Figure 3 – Expected and resulting Confusion Matrix
It was discovered that this happens when the dataset shows unbalanced data: in this case, there were too few positives (moments when there is a defect) in comparison with the negatives (moments when there is no defect). This casuistic lead the algorithm to bad results.

Figure 4 – Dataset balance is necessary for DL satisfactory results
To deal with this problem, several oversampling algorithms such as SMOTE-Borderline and SMOTE-ADASYN were employed. The results improved considerably, but still do not satisfy completely. The accuracy obtained was around 40%.
With the engineering knowledge, two new variables were created in the input data to help the algorithm to find more reliable correlations:
- Accumulation of snow that the aircraft has been exposed to
- Accumulation of precipitations that the aircraft has been exposed to
These two variables give an estimation of the historical environmental conditions to which the aircraft has been exposed. This inclusion helped the algorithm to improve the prediction. The results with the new model improved substantially, and finally, they were considered satisfactory. The final accuracy of the prediction was 68% with 86% of positive values predicted correctly.

Figure 5 – Confusion Matrix after Dataset normalization & processing
Conclusions
As seen in the results, an evident correlation was found between the environmental conditions and the failures reported in an aircraft. The results obtained are satisfactory if we consider the data used. After applying several preprocessing methods (normalization, data balancing, etc), the dataset was evolved from its raw version and the results improved significantly. One of the main lessons learned is that the quality of the dataset is the most important concern. The algorithm needs to be fed up with relevant information. For example, the new variables created based on our engineering knowledge improved noticeably.
The performance of the classifiers with this data is promising especially considering that there was incomplete and noisy data. With better data, such as data coming from the Health and Usage Monitoring System (HUMS), it is possible to improve this performance and even try to predict internal failures (e.g. a short circuit) of the aircraft thanks to the data from the different sensors an aircraft is equipped with. In point of fact, the other aim of this study was also to show if a percentage of failures could be also predicted with this ”incomplete” dataset so that DMD Solutions can approach aviation companies to test the algorithm with more complete data, including HUMS’ operation information.

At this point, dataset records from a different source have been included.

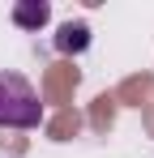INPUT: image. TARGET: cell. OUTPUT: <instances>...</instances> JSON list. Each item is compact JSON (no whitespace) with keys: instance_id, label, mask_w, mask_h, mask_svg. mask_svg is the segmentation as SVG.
Here are the masks:
<instances>
[{"instance_id":"1","label":"cell","mask_w":154,"mask_h":158,"mask_svg":"<svg viewBox=\"0 0 154 158\" xmlns=\"http://www.w3.org/2000/svg\"><path fill=\"white\" fill-rule=\"evenodd\" d=\"M43 120V103L17 73H0V124L4 128H34Z\"/></svg>"},{"instance_id":"2","label":"cell","mask_w":154,"mask_h":158,"mask_svg":"<svg viewBox=\"0 0 154 158\" xmlns=\"http://www.w3.org/2000/svg\"><path fill=\"white\" fill-rule=\"evenodd\" d=\"M47 17H51V9L43 4V0H17V4H13V22H17L22 30H39Z\"/></svg>"},{"instance_id":"3","label":"cell","mask_w":154,"mask_h":158,"mask_svg":"<svg viewBox=\"0 0 154 158\" xmlns=\"http://www.w3.org/2000/svg\"><path fill=\"white\" fill-rule=\"evenodd\" d=\"M56 47L60 52H86L90 47V26L86 22H64L60 34H56Z\"/></svg>"}]
</instances>
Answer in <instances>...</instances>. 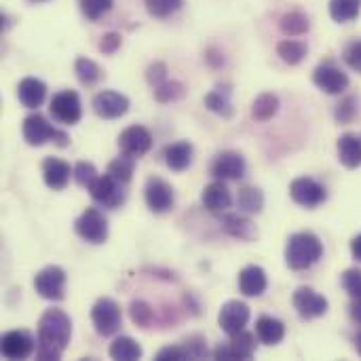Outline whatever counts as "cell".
Here are the masks:
<instances>
[{
    "label": "cell",
    "instance_id": "49",
    "mask_svg": "<svg viewBox=\"0 0 361 361\" xmlns=\"http://www.w3.org/2000/svg\"><path fill=\"white\" fill-rule=\"evenodd\" d=\"M351 317L353 322L361 326V298H353V305H351Z\"/></svg>",
    "mask_w": 361,
    "mask_h": 361
},
{
    "label": "cell",
    "instance_id": "17",
    "mask_svg": "<svg viewBox=\"0 0 361 361\" xmlns=\"http://www.w3.org/2000/svg\"><path fill=\"white\" fill-rule=\"evenodd\" d=\"M313 82L328 95H341L349 89V76L334 63H322L313 72Z\"/></svg>",
    "mask_w": 361,
    "mask_h": 361
},
{
    "label": "cell",
    "instance_id": "15",
    "mask_svg": "<svg viewBox=\"0 0 361 361\" xmlns=\"http://www.w3.org/2000/svg\"><path fill=\"white\" fill-rule=\"evenodd\" d=\"M250 322V307L241 300H228L222 305L218 313V326L224 334L233 336L241 330H245Z\"/></svg>",
    "mask_w": 361,
    "mask_h": 361
},
{
    "label": "cell",
    "instance_id": "40",
    "mask_svg": "<svg viewBox=\"0 0 361 361\" xmlns=\"http://www.w3.org/2000/svg\"><path fill=\"white\" fill-rule=\"evenodd\" d=\"M97 169H95V165L93 163H89V161H78L76 165H74V180H76V184L78 186H82V188H89L95 180H97Z\"/></svg>",
    "mask_w": 361,
    "mask_h": 361
},
{
    "label": "cell",
    "instance_id": "41",
    "mask_svg": "<svg viewBox=\"0 0 361 361\" xmlns=\"http://www.w3.org/2000/svg\"><path fill=\"white\" fill-rule=\"evenodd\" d=\"M334 116H336V121L338 123H343V125H349V123H353V118L357 116V99L355 97H345L338 106H336V110H334Z\"/></svg>",
    "mask_w": 361,
    "mask_h": 361
},
{
    "label": "cell",
    "instance_id": "18",
    "mask_svg": "<svg viewBox=\"0 0 361 361\" xmlns=\"http://www.w3.org/2000/svg\"><path fill=\"white\" fill-rule=\"evenodd\" d=\"M0 349L6 360H25L34 353V338L25 330H11L2 336Z\"/></svg>",
    "mask_w": 361,
    "mask_h": 361
},
{
    "label": "cell",
    "instance_id": "42",
    "mask_svg": "<svg viewBox=\"0 0 361 361\" xmlns=\"http://www.w3.org/2000/svg\"><path fill=\"white\" fill-rule=\"evenodd\" d=\"M182 347H184L186 360H201L207 355V343L203 336H190V338L182 341Z\"/></svg>",
    "mask_w": 361,
    "mask_h": 361
},
{
    "label": "cell",
    "instance_id": "23",
    "mask_svg": "<svg viewBox=\"0 0 361 361\" xmlns=\"http://www.w3.org/2000/svg\"><path fill=\"white\" fill-rule=\"evenodd\" d=\"M44 97H47V85L40 78L27 76V78L19 80V85H17V99L21 102V106L34 110V108L42 106Z\"/></svg>",
    "mask_w": 361,
    "mask_h": 361
},
{
    "label": "cell",
    "instance_id": "28",
    "mask_svg": "<svg viewBox=\"0 0 361 361\" xmlns=\"http://www.w3.org/2000/svg\"><path fill=\"white\" fill-rule=\"evenodd\" d=\"M237 207L243 214H260L264 207V192L256 186H241L237 195Z\"/></svg>",
    "mask_w": 361,
    "mask_h": 361
},
{
    "label": "cell",
    "instance_id": "51",
    "mask_svg": "<svg viewBox=\"0 0 361 361\" xmlns=\"http://www.w3.org/2000/svg\"><path fill=\"white\" fill-rule=\"evenodd\" d=\"M30 2H44V0H30Z\"/></svg>",
    "mask_w": 361,
    "mask_h": 361
},
{
    "label": "cell",
    "instance_id": "20",
    "mask_svg": "<svg viewBox=\"0 0 361 361\" xmlns=\"http://www.w3.org/2000/svg\"><path fill=\"white\" fill-rule=\"evenodd\" d=\"M201 203L212 214H224L233 205V195H231V190L226 188V184L222 180H216V182H212V184H207L203 188Z\"/></svg>",
    "mask_w": 361,
    "mask_h": 361
},
{
    "label": "cell",
    "instance_id": "46",
    "mask_svg": "<svg viewBox=\"0 0 361 361\" xmlns=\"http://www.w3.org/2000/svg\"><path fill=\"white\" fill-rule=\"evenodd\" d=\"M157 361H184L186 360V353H184V347L182 345H173V347H163L159 353H157Z\"/></svg>",
    "mask_w": 361,
    "mask_h": 361
},
{
    "label": "cell",
    "instance_id": "25",
    "mask_svg": "<svg viewBox=\"0 0 361 361\" xmlns=\"http://www.w3.org/2000/svg\"><path fill=\"white\" fill-rule=\"evenodd\" d=\"M338 159L347 169L361 167V133H345L338 137Z\"/></svg>",
    "mask_w": 361,
    "mask_h": 361
},
{
    "label": "cell",
    "instance_id": "12",
    "mask_svg": "<svg viewBox=\"0 0 361 361\" xmlns=\"http://www.w3.org/2000/svg\"><path fill=\"white\" fill-rule=\"evenodd\" d=\"M256 353V336L241 330L231 336L226 345H218L214 349L216 360H252Z\"/></svg>",
    "mask_w": 361,
    "mask_h": 361
},
{
    "label": "cell",
    "instance_id": "26",
    "mask_svg": "<svg viewBox=\"0 0 361 361\" xmlns=\"http://www.w3.org/2000/svg\"><path fill=\"white\" fill-rule=\"evenodd\" d=\"M256 336L262 345H279L283 338H286V326L281 319H275V317H269V315H262L258 317L256 322Z\"/></svg>",
    "mask_w": 361,
    "mask_h": 361
},
{
    "label": "cell",
    "instance_id": "45",
    "mask_svg": "<svg viewBox=\"0 0 361 361\" xmlns=\"http://www.w3.org/2000/svg\"><path fill=\"white\" fill-rule=\"evenodd\" d=\"M146 80L150 82L152 89L161 87L165 80H167V66L163 61H154L152 66H148L146 70Z\"/></svg>",
    "mask_w": 361,
    "mask_h": 361
},
{
    "label": "cell",
    "instance_id": "14",
    "mask_svg": "<svg viewBox=\"0 0 361 361\" xmlns=\"http://www.w3.org/2000/svg\"><path fill=\"white\" fill-rule=\"evenodd\" d=\"M91 106H93V112L99 118L112 121V118H121V116L127 114V110H129V97L123 95V93H118V91L104 89V91H99L93 97Z\"/></svg>",
    "mask_w": 361,
    "mask_h": 361
},
{
    "label": "cell",
    "instance_id": "9",
    "mask_svg": "<svg viewBox=\"0 0 361 361\" xmlns=\"http://www.w3.org/2000/svg\"><path fill=\"white\" fill-rule=\"evenodd\" d=\"M144 199H146V205L152 214H167L173 209L176 192H173L169 182L152 176L144 184Z\"/></svg>",
    "mask_w": 361,
    "mask_h": 361
},
{
    "label": "cell",
    "instance_id": "4",
    "mask_svg": "<svg viewBox=\"0 0 361 361\" xmlns=\"http://www.w3.org/2000/svg\"><path fill=\"white\" fill-rule=\"evenodd\" d=\"M91 322L93 328L99 336L108 338L112 334H116L123 326V311L118 307L116 300L104 296L99 298L93 307H91Z\"/></svg>",
    "mask_w": 361,
    "mask_h": 361
},
{
    "label": "cell",
    "instance_id": "36",
    "mask_svg": "<svg viewBox=\"0 0 361 361\" xmlns=\"http://www.w3.org/2000/svg\"><path fill=\"white\" fill-rule=\"evenodd\" d=\"M184 93H186V87H184L180 80H169V78H167L161 87L154 89V97H157V102H161V104L178 102V99L184 97Z\"/></svg>",
    "mask_w": 361,
    "mask_h": 361
},
{
    "label": "cell",
    "instance_id": "8",
    "mask_svg": "<svg viewBox=\"0 0 361 361\" xmlns=\"http://www.w3.org/2000/svg\"><path fill=\"white\" fill-rule=\"evenodd\" d=\"M49 112L61 125H76L82 116V104H80L78 93L72 89H63V91L55 93L51 97Z\"/></svg>",
    "mask_w": 361,
    "mask_h": 361
},
{
    "label": "cell",
    "instance_id": "37",
    "mask_svg": "<svg viewBox=\"0 0 361 361\" xmlns=\"http://www.w3.org/2000/svg\"><path fill=\"white\" fill-rule=\"evenodd\" d=\"M182 6H184V0H146V11L157 19L171 17Z\"/></svg>",
    "mask_w": 361,
    "mask_h": 361
},
{
    "label": "cell",
    "instance_id": "21",
    "mask_svg": "<svg viewBox=\"0 0 361 361\" xmlns=\"http://www.w3.org/2000/svg\"><path fill=\"white\" fill-rule=\"evenodd\" d=\"M220 226H222V231H224L228 237H233V239L254 241V239L258 237L256 224H254L250 218H245L243 214H226V212H224V216L220 218Z\"/></svg>",
    "mask_w": 361,
    "mask_h": 361
},
{
    "label": "cell",
    "instance_id": "16",
    "mask_svg": "<svg viewBox=\"0 0 361 361\" xmlns=\"http://www.w3.org/2000/svg\"><path fill=\"white\" fill-rule=\"evenodd\" d=\"M292 305L302 319H317L328 313V300L313 288H298L292 296Z\"/></svg>",
    "mask_w": 361,
    "mask_h": 361
},
{
    "label": "cell",
    "instance_id": "35",
    "mask_svg": "<svg viewBox=\"0 0 361 361\" xmlns=\"http://www.w3.org/2000/svg\"><path fill=\"white\" fill-rule=\"evenodd\" d=\"M133 171H135V159H131V157H127V154L116 157V159L110 161V165H108V173H110L114 180L123 182V184H129V182H131Z\"/></svg>",
    "mask_w": 361,
    "mask_h": 361
},
{
    "label": "cell",
    "instance_id": "50",
    "mask_svg": "<svg viewBox=\"0 0 361 361\" xmlns=\"http://www.w3.org/2000/svg\"><path fill=\"white\" fill-rule=\"evenodd\" d=\"M355 349H357V353L361 355V332L355 336Z\"/></svg>",
    "mask_w": 361,
    "mask_h": 361
},
{
    "label": "cell",
    "instance_id": "2",
    "mask_svg": "<svg viewBox=\"0 0 361 361\" xmlns=\"http://www.w3.org/2000/svg\"><path fill=\"white\" fill-rule=\"evenodd\" d=\"M324 256V245L315 233L302 231L294 233L286 245V264L292 271H307L319 262Z\"/></svg>",
    "mask_w": 361,
    "mask_h": 361
},
{
    "label": "cell",
    "instance_id": "32",
    "mask_svg": "<svg viewBox=\"0 0 361 361\" xmlns=\"http://www.w3.org/2000/svg\"><path fill=\"white\" fill-rule=\"evenodd\" d=\"M307 44L300 40H292L286 38L277 44V55L281 57V61H286L288 66H298L305 57H307Z\"/></svg>",
    "mask_w": 361,
    "mask_h": 361
},
{
    "label": "cell",
    "instance_id": "48",
    "mask_svg": "<svg viewBox=\"0 0 361 361\" xmlns=\"http://www.w3.org/2000/svg\"><path fill=\"white\" fill-rule=\"evenodd\" d=\"M351 254L357 262H361V233L351 239Z\"/></svg>",
    "mask_w": 361,
    "mask_h": 361
},
{
    "label": "cell",
    "instance_id": "1",
    "mask_svg": "<svg viewBox=\"0 0 361 361\" xmlns=\"http://www.w3.org/2000/svg\"><path fill=\"white\" fill-rule=\"evenodd\" d=\"M72 322L61 309H47L38 322L36 357L40 361L59 360L70 345Z\"/></svg>",
    "mask_w": 361,
    "mask_h": 361
},
{
    "label": "cell",
    "instance_id": "3",
    "mask_svg": "<svg viewBox=\"0 0 361 361\" xmlns=\"http://www.w3.org/2000/svg\"><path fill=\"white\" fill-rule=\"evenodd\" d=\"M21 131H23V140H25L30 146H42V144H47V142H53L55 146L66 148V146L70 144L68 133L55 129V127H53L42 114H38V112L23 118Z\"/></svg>",
    "mask_w": 361,
    "mask_h": 361
},
{
    "label": "cell",
    "instance_id": "43",
    "mask_svg": "<svg viewBox=\"0 0 361 361\" xmlns=\"http://www.w3.org/2000/svg\"><path fill=\"white\" fill-rule=\"evenodd\" d=\"M343 288L351 298H361V271L349 269L343 273Z\"/></svg>",
    "mask_w": 361,
    "mask_h": 361
},
{
    "label": "cell",
    "instance_id": "27",
    "mask_svg": "<svg viewBox=\"0 0 361 361\" xmlns=\"http://www.w3.org/2000/svg\"><path fill=\"white\" fill-rule=\"evenodd\" d=\"M205 108L212 110L214 114L222 116V118H231L235 108L231 102V87L228 85H218L214 91H209L205 95Z\"/></svg>",
    "mask_w": 361,
    "mask_h": 361
},
{
    "label": "cell",
    "instance_id": "44",
    "mask_svg": "<svg viewBox=\"0 0 361 361\" xmlns=\"http://www.w3.org/2000/svg\"><path fill=\"white\" fill-rule=\"evenodd\" d=\"M343 59H345V63H347L351 70H355V72H360L361 74V40H353V42H349V44L345 47Z\"/></svg>",
    "mask_w": 361,
    "mask_h": 361
},
{
    "label": "cell",
    "instance_id": "5",
    "mask_svg": "<svg viewBox=\"0 0 361 361\" xmlns=\"http://www.w3.org/2000/svg\"><path fill=\"white\" fill-rule=\"evenodd\" d=\"M125 186H127V184L114 180V178L106 171L104 176H97V180H95L87 190H89L91 199H93L95 203H99L102 207H106V209H116V207H121V205L125 203V199H127Z\"/></svg>",
    "mask_w": 361,
    "mask_h": 361
},
{
    "label": "cell",
    "instance_id": "31",
    "mask_svg": "<svg viewBox=\"0 0 361 361\" xmlns=\"http://www.w3.org/2000/svg\"><path fill=\"white\" fill-rule=\"evenodd\" d=\"M279 30L286 36H302L311 30V19L302 11H292L279 19Z\"/></svg>",
    "mask_w": 361,
    "mask_h": 361
},
{
    "label": "cell",
    "instance_id": "22",
    "mask_svg": "<svg viewBox=\"0 0 361 361\" xmlns=\"http://www.w3.org/2000/svg\"><path fill=\"white\" fill-rule=\"evenodd\" d=\"M267 286H269V281H267V273L262 267L250 264L239 273V290L247 298L262 296L267 292Z\"/></svg>",
    "mask_w": 361,
    "mask_h": 361
},
{
    "label": "cell",
    "instance_id": "13",
    "mask_svg": "<svg viewBox=\"0 0 361 361\" xmlns=\"http://www.w3.org/2000/svg\"><path fill=\"white\" fill-rule=\"evenodd\" d=\"M245 159L235 152V150H224L220 154H216V159L209 165V171L216 180L228 182V180H241L245 176Z\"/></svg>",
    "mask_w": 361,
    "mask_h": 361
},
{
    "label": "cell",
    "instance_id": "6",
    "mask_svg": "<svg viewBox=\"0 0 361 361\" xmlns=\"http://www.w3.org/2000/svg\"><path fill=\"white\" fill-rule=\"evenodd\" d=\"M76 235L93 245H102L108 239V220L97 207H87L74 222Z\"/></svg>",
    "mask_w": 361,
    "mask_h": 361
},
{
    "label": "cell",
    "instance_id": "38",
    "mask_svg": "<svg viewBox=\"0 0 361 361\" xmlns=\"http://www.w3.org/2000/svg\"><path fill=\"white\" fill-rule=\"evenodd\" d=\"M129 313H131V319L137 328L146 330L152 326V319H154V311L148 302L144 300H133L131 307H129Z\"/></svg>",
    "mask_w": 361,
    "mask_h": 361
},
{
    "label": "cell",
    "instance_id": "33",
    "mask_svg": "<svg viewBox=\"0 0 361 361\" xmlns=\"http://www.w3.org/2000/svg\"><path fill=\"white\" fill-rule=\"evenodd\" d=\"M361 13V0H330V17L338 23L357 19Z\"/></svg>",
    "mask_w": 361,
    "mask_h": 361
},
{
    "label": "cell",
    "instance_id": "11",
    "mask_svg": "<svg viewBox=\"0 0 361 361\" xmlns=\"http://www.w3.org/2000/svg\"><path fill=\"white\" fill-rule=\"evenodd\" d=\"M118 148L123 154L131 159H140L150 152L152 148V133L142 125H131L118 135Z\"/></svg>",
    "mask_w": 361,
    "mask_h": 361
},
{
    "label": "cell",
    "instance_id": "29",
    "mask_svg": "<svg viewBox=\"0 0 361 361\" xmlns=\"http://www.w3.org/2000/svg\"><path fill=\"white\" fill-rule=\"evenodd\" d=\"M279 112V97L275 93H260L252 104V118L258 123L271 121Z\"/></svg>",
    "mask_w": 361,
    "mask_h": 361
},
{
    "label": "cell",
    "instance_id": "34",
    "mask_svg": "<svg viewBox=\"0 0 361 361\" xmlns=\"http://www.w3.org/2000/svg\"><path fill=\"white\" fill-rule=\"evenodd\" d=\"M74 72H76V78L85 87H93L102 78V68L93 59H89V57H78L74 61Z\"/></svg>",
    "mask_w": 361,
    "mask_h": 361
},
{
    "label": "cell",
    "instance_id": "47",
    "mask_svg": "<svg viewBox=\"0 0 361 361\" xmlns=\"http://www.w3.org/2000/svg\"><path fill=\"white\" fill-rule=\"evenodd\" d=\"M99 51L102 53H106V55H114L116 51H118V47H121V34H116V32H110V34H106V36H102V40H99Z\"/></svg>",
    "mask_w": 361,
    "mask_h": 361
},
{
    "label": "cell",
    "instance_id": "30",
    "mask_svg": "<svg viewBox=\"0 0 361 361\" xmlns=\"http://www.w3.org/2000/svg\"><path fill=\"white\" fill-rule=\"evenodd\" d=\"M110 357L116 361H135L142 357V347L131 336H118L108 349Z\"/></svg>",
    "mask_w": 361,
    "mask_h": 361
},
{
    "label": "cell",
    "instance_id": "39",
    "mask_svg": "<svg viewBox=\"0 0 361 361\" xmlns=\"http://www.w3.org/2000/svg\"><path fill=\"white\" fill-rule=\"evenodd\" d=\"M78 4H80L82 15L89 21H97L99 17H104L112 8L114 0H78Z\"/></svg>",
    "mask_w": 361,
    "mask_h": 361
},
{
    "label": "cell",
    "instance_id": "24",
    "mask_svg": "<svg viewBox=\"0 0 361 361\" xmlns=\"http://www.w3.org/2000/svg\"><path fill=\"white\" fill-rule=\"evenodd\" d=\"M165 157V165L171 169V171H186L190 165H192V157H195V150H192V144L182 140V142H173L165 148L163 152Z\"/></svg>",
    "mask_w": 361,
    "mask_h": 361
},
{
    "label": "cell",
    "instance_id": "10",
    "mask_svg": "<svg viewBox=\"0 0 361 361\" xmlns=\"http://www.w3.org/2000/svg\"><path fill=\"white\" fill-rule=\"evenodd\" d=\"M290 197L294 199V203H298L307 209H315L322 203H326L328 192H326V186L313 178H296L290 184Z\"/></svg>",
    "mask_w": 361,
    "mask_h": 361
},
{
    "label": "cell",
    "instance_id": "19",
    "mask_svg": "<svg viewBox=\"0 0 361 361\" xmlns=\"http://www.w3.org/2000/svg\"><path fill=\"white\" fill-rule=\"evenodd\" d=\"M70 178H74V167H70V163L55 157L42 161V180L51 190H63L70 184Z\"/></svg>",
    "mask_w": 361,
    "mask_h": 361
},
{
    "label": "cell",
    "instance_id": "7",
    "mask_svg": "<svg viewBox=\"0 0 361 361\" xmlns=\"http://www.w3.org/2000/svg\"><path fill=\"white\" fill-rule=\"evenodd\" d=\"M34 288L40 298L51 302H61L66 296V271L61 267H44L34 277Z\"/></svg>",
    "mask_w": 361,
    "mask_h": 361
}]
</instances>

To sum up, the potential of PdM is great, and as has been seen in this study, it can be exploited with the appropriate data using practically any of the classifiers considered in this study. Taking into account the importance of safety and the high costs associated with maintenance in the aviation industry, the effort may be worth it.
PATHS FOR INDUSTRY IMPLEMENTATION OF PdM
With the promising results obtained in this study, a collaboration with an airline or aircraft integrator could top up the work. Aircraft are equipped with HUMS which is a system that stores the data detected by the different sensors installed in the aircraft. Including HUMS data in the study, the algorithm could also detect internal defects that are originated from anomalies of internal systems of the aircraft (e.g. short-circuit).
Also, to offer this algorithm to different parties, an API is being developed. This API would perform the algorithm on the clients’ data and provide predictions.
These requests from the clients will be performed from Robin RAMS software. As Robin has already implemented a FRACAS module, integration paths to perform failure prediction are readily set up. From the Robin RAMS application, the client can send the data from FRACAS and HUMS to the API. And in return, the API would provide a predicting model that can be applied to obtain future predictions.